Department of Neurology, Hadassah Hebrew University Medical Centre, Leslie and Michael Gaffin Centre for Neuro-Oncology, Jerusalem, Israel.
Neuro Oncol. 2010 May;12(5):422-33. doi: 10.1093/neuonc/nop061. Epub 2010 Feb 8.

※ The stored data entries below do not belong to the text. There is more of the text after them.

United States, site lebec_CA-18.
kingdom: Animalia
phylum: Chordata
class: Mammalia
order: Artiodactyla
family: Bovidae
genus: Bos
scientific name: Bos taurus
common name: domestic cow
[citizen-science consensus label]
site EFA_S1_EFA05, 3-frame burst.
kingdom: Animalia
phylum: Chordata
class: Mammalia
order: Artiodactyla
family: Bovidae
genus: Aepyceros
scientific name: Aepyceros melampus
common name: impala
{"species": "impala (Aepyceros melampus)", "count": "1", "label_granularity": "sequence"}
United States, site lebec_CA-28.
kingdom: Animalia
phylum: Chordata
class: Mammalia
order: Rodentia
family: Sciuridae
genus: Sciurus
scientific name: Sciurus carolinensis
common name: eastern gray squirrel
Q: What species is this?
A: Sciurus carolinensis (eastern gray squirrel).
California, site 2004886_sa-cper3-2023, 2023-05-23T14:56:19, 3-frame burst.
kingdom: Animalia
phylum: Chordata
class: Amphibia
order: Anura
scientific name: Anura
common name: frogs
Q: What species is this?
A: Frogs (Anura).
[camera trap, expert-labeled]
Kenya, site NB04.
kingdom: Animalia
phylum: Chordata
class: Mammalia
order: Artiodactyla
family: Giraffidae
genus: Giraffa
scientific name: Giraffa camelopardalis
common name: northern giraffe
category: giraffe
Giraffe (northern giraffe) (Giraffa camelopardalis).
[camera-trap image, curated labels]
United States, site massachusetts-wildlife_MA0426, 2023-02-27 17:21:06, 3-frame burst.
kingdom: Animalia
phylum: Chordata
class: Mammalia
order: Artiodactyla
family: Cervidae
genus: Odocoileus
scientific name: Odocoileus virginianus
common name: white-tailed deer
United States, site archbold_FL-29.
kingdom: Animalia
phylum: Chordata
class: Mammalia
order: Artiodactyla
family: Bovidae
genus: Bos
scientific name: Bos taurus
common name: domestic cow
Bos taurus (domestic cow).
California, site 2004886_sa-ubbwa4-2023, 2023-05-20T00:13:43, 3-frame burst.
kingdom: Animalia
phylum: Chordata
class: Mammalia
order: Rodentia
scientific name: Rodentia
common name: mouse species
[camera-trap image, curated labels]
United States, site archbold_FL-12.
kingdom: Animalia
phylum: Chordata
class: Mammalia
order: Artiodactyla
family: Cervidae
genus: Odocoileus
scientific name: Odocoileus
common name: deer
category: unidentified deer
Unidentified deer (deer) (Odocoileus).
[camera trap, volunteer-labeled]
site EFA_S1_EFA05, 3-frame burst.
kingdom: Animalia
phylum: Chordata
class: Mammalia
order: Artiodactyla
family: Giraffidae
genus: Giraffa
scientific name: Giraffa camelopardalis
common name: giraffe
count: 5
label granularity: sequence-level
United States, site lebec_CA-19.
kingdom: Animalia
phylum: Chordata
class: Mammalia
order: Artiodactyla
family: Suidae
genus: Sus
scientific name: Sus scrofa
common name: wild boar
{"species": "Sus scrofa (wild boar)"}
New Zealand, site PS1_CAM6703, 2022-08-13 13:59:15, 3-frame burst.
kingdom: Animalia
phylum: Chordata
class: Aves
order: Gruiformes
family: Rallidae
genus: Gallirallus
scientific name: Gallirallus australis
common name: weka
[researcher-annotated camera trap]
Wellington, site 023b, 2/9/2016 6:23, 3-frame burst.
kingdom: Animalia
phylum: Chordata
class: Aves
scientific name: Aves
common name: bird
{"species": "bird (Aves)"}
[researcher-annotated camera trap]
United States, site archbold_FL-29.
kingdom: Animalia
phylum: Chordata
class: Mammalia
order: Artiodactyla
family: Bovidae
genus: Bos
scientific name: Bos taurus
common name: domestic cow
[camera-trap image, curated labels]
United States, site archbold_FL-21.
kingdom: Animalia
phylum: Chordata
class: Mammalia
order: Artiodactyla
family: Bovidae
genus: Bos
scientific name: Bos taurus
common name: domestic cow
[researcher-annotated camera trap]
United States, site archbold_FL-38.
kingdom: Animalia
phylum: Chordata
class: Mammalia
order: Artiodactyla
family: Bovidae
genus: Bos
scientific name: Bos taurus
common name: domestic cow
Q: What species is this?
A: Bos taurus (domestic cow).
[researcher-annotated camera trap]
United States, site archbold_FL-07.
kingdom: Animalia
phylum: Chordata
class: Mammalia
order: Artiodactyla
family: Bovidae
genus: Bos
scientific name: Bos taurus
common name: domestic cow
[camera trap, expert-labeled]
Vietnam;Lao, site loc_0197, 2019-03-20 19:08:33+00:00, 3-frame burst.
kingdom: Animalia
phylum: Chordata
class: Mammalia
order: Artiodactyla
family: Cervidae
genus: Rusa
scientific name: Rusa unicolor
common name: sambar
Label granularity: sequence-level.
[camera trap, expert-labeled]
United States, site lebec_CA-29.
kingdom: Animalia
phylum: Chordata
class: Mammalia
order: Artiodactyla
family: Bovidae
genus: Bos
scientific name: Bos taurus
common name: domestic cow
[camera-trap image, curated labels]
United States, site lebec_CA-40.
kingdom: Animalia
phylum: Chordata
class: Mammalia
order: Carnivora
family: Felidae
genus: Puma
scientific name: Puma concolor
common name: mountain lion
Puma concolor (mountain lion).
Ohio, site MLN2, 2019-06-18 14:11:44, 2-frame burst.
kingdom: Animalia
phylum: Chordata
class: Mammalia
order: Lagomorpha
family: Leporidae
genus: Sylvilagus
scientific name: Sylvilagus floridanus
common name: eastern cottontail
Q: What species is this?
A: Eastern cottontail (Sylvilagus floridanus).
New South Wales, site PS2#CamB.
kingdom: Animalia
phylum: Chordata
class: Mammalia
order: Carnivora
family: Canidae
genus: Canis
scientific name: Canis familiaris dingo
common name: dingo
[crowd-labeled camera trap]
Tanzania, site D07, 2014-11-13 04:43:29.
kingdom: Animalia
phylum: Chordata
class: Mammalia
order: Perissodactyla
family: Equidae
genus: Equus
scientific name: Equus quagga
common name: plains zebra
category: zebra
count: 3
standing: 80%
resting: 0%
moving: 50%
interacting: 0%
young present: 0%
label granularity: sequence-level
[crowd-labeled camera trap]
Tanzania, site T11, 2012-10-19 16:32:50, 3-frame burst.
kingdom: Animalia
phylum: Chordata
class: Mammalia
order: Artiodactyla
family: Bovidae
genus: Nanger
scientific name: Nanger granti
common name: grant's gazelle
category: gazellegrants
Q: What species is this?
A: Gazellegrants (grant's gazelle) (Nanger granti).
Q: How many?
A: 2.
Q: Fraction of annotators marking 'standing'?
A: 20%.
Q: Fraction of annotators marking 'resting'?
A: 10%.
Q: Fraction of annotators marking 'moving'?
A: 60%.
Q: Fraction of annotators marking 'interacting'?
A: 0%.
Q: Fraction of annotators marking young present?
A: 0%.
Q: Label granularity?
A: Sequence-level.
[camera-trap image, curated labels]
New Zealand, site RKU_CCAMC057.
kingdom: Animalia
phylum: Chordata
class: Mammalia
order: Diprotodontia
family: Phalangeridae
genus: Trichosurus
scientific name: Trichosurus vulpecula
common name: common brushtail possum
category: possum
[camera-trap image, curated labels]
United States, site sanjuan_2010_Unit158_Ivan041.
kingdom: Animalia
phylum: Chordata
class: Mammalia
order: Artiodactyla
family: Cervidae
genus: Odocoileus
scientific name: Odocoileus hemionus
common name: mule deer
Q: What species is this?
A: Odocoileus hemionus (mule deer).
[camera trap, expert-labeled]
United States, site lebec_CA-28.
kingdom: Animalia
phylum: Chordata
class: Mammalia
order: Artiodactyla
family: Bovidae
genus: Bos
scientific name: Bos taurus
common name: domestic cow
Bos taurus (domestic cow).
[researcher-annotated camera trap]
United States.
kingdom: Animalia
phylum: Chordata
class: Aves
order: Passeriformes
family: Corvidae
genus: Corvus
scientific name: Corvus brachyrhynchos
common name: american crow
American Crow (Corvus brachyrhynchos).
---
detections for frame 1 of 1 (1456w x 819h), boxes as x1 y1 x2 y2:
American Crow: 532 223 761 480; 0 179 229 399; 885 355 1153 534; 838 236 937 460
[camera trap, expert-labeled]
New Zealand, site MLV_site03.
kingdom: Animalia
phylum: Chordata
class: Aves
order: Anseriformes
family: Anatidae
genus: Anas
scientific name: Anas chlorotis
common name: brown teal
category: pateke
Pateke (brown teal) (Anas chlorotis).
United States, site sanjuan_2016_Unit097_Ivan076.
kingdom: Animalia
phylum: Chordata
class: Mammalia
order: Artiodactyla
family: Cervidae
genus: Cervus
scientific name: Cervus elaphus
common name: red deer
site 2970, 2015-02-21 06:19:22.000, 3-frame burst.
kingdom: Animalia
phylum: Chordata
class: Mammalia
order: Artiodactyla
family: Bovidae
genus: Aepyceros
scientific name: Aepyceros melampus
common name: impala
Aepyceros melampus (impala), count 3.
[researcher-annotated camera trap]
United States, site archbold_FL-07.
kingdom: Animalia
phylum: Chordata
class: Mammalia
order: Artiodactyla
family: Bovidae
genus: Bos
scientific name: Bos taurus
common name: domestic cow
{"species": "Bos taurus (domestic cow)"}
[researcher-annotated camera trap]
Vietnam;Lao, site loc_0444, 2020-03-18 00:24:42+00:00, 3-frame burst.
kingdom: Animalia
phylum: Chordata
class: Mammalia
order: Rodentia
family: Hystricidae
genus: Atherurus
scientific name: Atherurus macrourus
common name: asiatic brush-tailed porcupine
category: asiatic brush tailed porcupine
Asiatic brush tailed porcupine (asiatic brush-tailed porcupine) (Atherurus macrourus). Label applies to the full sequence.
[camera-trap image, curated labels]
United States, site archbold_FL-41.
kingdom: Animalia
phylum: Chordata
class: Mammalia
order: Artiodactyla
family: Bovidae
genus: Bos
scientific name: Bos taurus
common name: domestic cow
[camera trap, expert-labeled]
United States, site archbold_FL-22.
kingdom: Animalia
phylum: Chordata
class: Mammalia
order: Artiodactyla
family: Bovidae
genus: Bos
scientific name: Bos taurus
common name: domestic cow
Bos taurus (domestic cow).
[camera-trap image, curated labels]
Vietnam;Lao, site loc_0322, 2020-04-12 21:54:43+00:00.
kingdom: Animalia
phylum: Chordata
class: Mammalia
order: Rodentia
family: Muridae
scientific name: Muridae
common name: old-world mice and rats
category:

Gliomas express many genes that play a role in neural precursor cells (NPCs), but no direct comparison between glioma and stem cell (SC) gene expression profiles has been performed. To investigate the similarities and differences between gliomas and SCs, we compared the microRNA (miRNA) expression signatures of glial tumors, embryonic SCs (ESCs), NPCs, and normal adult brains from both human and mouse tissues. We demonstrated that both human gliomas (regardless of their grade) and methylcholanthrene-induced mouse glioma shared an miRNA expression profile that is reminiscent of NPCs. About half of the miRNAs expressed in the shared profile clustered in seven genomic regions susceptible to genetic/epigenetic alterations in various cancers. These clusters comprised the miR17 family, mir183-182, and the SC-specific clusters mir367-302 and mir371-373, which are upregulated in gliomas, ESCs, and NPCs. The bipartite cluster of 7 + 46 miRNAs on chromosome 14q32.31, which might represent the largest tumor suppressor miRNA cluster, was downregulated in the shared expression profile. This study provides the first evidence for association between these clusters and gliomas. Despite the broad similarity in the miRNA expression profiles, 15 miRNAs showed disparate expression between SC and gliomas. Ten miRNAs belong to the 2 SC-specific clusters and the remaining (mir135b, mir141, mir205, mir200C, and mir301a) have been previously shown to associate with malignancies. Our finding showed that all gliomas displayed NPC-like miRNA signatures, which may have implications for studies of glioma origins. Furthermore, careful study of the 15 miRNAs that differ in expression between SCs and gliomas, particularly those 5 that are not SC-specific, may enhance our understanding of gliomagenesis.
神经胶质瘤表达许多在神经前体细胞(NPC)中起作用的基因,但尚未对神经胶质瘤和干细胞(SC)基因表达谱进行直接比较。为了研究神经胶质瘤和 SC 之间的相似性和差异性,我们比较了胶质肿瘤、胚胎干细胞(ESC)、NPC 和来自人类和小鼠组织的正常成年大脑的 microRNA(miRNA)表达特征。我们证明,无论是人类的低级别还是高级别神经胶质瘤,还是甲基胆蒽诱导的小鼠神经胶质瘤,其 miRNA 表达谱都与 NPC 相似。在共有表达谱中表达的 miRNA 约有一半聚类在七个基因组区域,这些区域易受到各种癌症中遗传/表观遗传改变的影响。这些聚类包括 miR17 家族、mir183-182 和 SC 特异性聚类 mir367-302 和 mir371-373,它们在神经胶质瘤、ESC 和 NPC 中上调。14q32.31 染色体上的二分聚类 7 + 46 miRNAs 可能代表最大的肿瘤抑制 miRNA 聚类,在共有表达谱中下调。这项研究首次提供了这些聚类与神经胶质瘤之间关联的证据。尽管 miRNA 表达谱广泛相似,但 15 个 miRNA 在 SC 和神经胶质瘤之间表达不同。10 个 miRNA 属于 2 个 SC 特异性聚类,其余(mir135b、mir141、mir205、mir200C 和 mir301a)先前与恶性肿瘤有关。我们的研究结果表明,所有神经胶质瘤都表现出 NPC 样 miRNA 特征,这可能对神经胶质瘤起源的研究具有重要意义。此外,仔细研究在 SC 和神经胶质瘤之间表达不同的 15 个 miRNA,特别是其中 5 个非 SC 特异性 miRNA,可能会增强我们对神经胶质瘤发生的理解。